Would you retype, word for word, the line with "By how much do" and every line after it through the end of the records below?

** Start of Materials provided **

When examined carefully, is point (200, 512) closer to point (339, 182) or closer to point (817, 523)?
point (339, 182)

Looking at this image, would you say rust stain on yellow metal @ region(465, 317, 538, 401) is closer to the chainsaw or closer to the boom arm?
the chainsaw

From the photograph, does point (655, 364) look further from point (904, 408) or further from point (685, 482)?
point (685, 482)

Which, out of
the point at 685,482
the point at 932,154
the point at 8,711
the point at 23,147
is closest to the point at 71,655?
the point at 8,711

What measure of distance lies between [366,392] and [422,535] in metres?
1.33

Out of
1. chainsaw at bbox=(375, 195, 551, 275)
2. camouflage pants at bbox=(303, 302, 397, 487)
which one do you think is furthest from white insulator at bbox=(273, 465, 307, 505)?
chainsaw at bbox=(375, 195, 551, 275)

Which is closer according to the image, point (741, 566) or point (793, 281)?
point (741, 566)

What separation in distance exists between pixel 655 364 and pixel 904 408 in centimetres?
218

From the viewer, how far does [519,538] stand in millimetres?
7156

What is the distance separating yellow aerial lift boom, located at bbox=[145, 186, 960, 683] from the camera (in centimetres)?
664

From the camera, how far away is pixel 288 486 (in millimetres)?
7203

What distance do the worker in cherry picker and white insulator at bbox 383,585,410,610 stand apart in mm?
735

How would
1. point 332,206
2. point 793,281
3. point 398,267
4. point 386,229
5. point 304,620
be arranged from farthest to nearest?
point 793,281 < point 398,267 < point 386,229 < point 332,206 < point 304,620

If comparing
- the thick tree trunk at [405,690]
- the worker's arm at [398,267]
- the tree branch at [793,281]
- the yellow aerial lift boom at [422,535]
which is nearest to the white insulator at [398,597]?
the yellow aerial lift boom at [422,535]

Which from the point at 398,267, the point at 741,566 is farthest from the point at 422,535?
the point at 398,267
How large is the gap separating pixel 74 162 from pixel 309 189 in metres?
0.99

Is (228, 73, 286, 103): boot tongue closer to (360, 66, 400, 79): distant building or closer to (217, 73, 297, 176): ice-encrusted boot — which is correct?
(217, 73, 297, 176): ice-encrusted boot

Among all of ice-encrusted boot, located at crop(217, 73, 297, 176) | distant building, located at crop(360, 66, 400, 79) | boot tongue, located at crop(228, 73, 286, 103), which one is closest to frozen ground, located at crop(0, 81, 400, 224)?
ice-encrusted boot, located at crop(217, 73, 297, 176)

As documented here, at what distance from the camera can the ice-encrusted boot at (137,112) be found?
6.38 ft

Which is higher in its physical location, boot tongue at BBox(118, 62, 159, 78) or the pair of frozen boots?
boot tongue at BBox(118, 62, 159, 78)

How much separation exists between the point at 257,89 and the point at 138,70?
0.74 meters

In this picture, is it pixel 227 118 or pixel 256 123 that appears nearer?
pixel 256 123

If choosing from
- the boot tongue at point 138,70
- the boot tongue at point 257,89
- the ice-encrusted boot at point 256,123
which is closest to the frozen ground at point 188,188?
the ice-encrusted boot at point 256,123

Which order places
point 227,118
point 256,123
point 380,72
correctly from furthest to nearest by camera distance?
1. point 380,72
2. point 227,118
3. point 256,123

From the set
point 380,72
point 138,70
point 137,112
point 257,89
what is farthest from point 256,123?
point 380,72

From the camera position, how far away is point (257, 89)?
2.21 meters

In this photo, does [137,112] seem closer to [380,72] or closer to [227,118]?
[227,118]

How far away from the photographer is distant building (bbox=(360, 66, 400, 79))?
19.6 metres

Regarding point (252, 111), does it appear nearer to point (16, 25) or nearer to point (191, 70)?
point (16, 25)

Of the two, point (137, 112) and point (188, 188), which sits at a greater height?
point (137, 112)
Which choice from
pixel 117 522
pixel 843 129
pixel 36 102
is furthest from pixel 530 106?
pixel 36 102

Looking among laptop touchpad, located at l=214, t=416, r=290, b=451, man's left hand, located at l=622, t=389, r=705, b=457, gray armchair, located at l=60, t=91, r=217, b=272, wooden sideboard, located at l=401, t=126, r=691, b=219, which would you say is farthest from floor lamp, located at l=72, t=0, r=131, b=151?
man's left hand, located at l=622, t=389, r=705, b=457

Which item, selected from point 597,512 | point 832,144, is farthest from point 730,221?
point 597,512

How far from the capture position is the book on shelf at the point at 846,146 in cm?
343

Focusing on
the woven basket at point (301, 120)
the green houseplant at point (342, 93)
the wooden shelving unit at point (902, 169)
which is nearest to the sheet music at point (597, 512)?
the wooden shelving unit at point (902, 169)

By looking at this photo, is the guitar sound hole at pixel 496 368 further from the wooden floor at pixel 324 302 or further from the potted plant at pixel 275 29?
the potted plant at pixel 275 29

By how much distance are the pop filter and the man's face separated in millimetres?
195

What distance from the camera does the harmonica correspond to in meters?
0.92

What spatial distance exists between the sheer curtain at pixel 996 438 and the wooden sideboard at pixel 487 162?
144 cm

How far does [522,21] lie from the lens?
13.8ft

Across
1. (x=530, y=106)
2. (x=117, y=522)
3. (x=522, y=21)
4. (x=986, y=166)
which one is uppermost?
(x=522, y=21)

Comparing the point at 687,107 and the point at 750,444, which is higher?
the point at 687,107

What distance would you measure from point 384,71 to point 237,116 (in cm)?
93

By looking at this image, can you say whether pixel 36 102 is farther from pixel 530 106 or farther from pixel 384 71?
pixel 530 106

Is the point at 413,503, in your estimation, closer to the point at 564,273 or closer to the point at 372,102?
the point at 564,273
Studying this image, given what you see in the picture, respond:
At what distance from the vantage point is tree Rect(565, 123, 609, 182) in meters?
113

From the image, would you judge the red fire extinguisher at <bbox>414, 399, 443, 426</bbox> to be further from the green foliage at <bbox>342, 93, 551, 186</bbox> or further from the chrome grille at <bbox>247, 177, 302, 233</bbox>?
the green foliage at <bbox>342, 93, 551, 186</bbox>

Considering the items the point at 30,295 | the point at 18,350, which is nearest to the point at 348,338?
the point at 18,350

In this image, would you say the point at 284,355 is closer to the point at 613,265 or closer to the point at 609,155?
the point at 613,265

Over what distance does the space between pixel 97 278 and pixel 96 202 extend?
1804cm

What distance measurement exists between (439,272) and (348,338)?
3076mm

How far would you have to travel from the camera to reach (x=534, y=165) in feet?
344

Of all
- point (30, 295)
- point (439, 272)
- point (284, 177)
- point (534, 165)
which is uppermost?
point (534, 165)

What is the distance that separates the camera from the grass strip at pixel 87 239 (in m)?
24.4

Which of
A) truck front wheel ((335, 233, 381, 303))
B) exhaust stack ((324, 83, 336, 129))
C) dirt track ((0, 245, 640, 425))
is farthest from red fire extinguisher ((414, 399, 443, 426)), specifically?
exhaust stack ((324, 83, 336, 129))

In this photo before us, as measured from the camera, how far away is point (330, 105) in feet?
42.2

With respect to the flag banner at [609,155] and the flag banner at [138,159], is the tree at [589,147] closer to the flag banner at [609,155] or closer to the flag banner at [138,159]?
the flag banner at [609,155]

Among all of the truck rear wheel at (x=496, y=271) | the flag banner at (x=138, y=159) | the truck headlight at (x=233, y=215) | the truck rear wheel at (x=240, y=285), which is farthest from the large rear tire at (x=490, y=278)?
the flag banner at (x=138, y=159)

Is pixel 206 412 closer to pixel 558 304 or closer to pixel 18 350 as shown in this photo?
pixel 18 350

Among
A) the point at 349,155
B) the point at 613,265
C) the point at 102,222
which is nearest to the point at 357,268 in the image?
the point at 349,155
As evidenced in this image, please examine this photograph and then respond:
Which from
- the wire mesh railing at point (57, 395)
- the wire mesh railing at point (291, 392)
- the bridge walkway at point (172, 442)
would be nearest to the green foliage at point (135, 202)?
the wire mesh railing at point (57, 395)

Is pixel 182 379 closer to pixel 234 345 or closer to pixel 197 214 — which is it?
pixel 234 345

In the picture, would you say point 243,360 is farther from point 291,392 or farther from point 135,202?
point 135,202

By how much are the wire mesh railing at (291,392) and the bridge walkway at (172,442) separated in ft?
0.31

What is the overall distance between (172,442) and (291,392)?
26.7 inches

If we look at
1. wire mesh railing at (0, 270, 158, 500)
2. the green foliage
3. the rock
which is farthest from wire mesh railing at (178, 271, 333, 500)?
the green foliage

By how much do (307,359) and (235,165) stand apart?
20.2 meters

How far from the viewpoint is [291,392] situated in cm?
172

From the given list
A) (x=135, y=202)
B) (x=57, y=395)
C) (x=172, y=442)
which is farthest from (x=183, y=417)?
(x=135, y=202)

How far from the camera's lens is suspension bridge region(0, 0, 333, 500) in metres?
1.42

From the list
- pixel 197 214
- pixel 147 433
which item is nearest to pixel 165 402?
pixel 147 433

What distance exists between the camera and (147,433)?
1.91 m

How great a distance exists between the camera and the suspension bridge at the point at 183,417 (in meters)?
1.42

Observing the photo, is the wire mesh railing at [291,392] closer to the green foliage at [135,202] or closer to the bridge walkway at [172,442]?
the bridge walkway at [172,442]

** End of Materials provided **

### Answer to the exercise
By how much do (307,359) and (235,165) stand apart?
20.2 meters

How far from the viewpoint is [291,392] situated in cm?
172

From the given list
A) (x=135, y=202)
B) (x=57, y=395)
C) (x=172, y=442)
which is farthest from (x=183, y=417)?
(x=135, y=202)

How far from the camera's lens is suspension bridge region(0, 0, 333, 500) in metres?
1.42

From the list
- pixel 197 214
- pixel 147 433
which item is nearest to pixel 165 402?
pixel 147 433

What distance exists between the camera and (147,433)?
1.91 m

How great a distance exists between the camera and the suspension bridge at the point at 183,417 (in meters)?
1.42

Observing the photo, is the wire mesh railing at [291,392] closer to the green foliage at [135,202] or closer to the bridge walkway at [172,442]?
the bridge walkway at [172,442]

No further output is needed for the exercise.